++++ Source material ++++

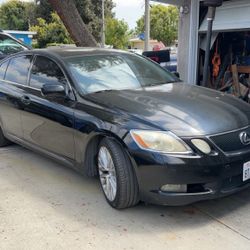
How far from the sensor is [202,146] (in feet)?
11.4

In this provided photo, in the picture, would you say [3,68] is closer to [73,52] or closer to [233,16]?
[73,52]

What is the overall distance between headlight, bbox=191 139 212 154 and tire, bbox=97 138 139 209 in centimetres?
61

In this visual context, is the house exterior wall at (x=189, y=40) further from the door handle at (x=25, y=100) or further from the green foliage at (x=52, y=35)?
the green foliage at (x=52, y=35)

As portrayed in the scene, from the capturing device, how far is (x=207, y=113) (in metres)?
3.82

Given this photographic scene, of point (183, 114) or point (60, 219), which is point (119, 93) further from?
point (60, 219)

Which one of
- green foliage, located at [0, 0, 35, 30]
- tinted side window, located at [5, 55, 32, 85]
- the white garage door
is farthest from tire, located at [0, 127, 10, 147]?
green foliage, located at [0, 0, 35, 30]

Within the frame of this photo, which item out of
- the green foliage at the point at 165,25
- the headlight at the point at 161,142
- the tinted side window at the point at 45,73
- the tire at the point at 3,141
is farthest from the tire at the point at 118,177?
the green foliage at the point at 165,25

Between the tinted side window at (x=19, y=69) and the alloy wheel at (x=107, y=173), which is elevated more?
the tinted side window at (x=19, y=69)

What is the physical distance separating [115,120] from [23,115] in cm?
187

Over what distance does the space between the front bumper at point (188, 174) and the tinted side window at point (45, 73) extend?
5.14 ft

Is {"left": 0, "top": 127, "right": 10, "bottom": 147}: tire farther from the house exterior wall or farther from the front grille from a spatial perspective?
the house exterior wall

++++

# Given task
Copy every item above word for word, and leave the picture out of your copy.

# Response to this task
How far from the sensor is [202,146] (in feet)?
11.4

In this provided photo, in the picture, would you say [3,68] is closer to [73,52] or closer to [233,16]?
[73,52]

What is the overall distance between headlight, bbox=191 139 212 154 and tire, bbox=97 138 139 209 in centimetres?
61

In this visual context, is the house exterior wall at (x=189, y=40) further from the door handle at (x=25, y=100) or further from the green foliage at (x=52, y=35)?
the green foliage at (x=52, y=35)

As portrayed in the scene, from the capturing device, how far is (x=207, y=113) (in metres)?
3.82

Given this photographic scene, of point (183, 114) or point (60, 219), which is point (119, 93) further from?
point (60, 219)

Which one of
- green foliage, located at [0, 0, 35, 30]
- tinted side window, located at [5, 55, 32, 85]
- the white garage door
is farthest from tire, located at [0, 127, 10, 147]?
green foliage, located at [0, 0, 35, 30]

Within the frame of this photo, which item out of
- the green foliage at the point at 165,25
- the headlight at the point at 161,142
- the tinted side window at the point at 45,73
- the tire at the point at 3,141
is farthest from the tire at the point at 118,177?
the green foliage at the point at 165,25

Between the tinted side window at (x=19, y=69) and the alloy wheel at (x=107, y=173), which is elevated more?
the tinted side window at (x=19, y=69)

What is the physical distance separating [115,120] from [23,115] in cm?
187

Over what distance does the space between the front bumper at point (188, 174) and the tinted side window at point (45, 73) extend?
5.14 ft

Is {"left": 0, "top": 127, "right": 10, "bottom": 147}: tire farther from the house exterior wall or farther from the front grille from a spatial perspective?
the house exterior wall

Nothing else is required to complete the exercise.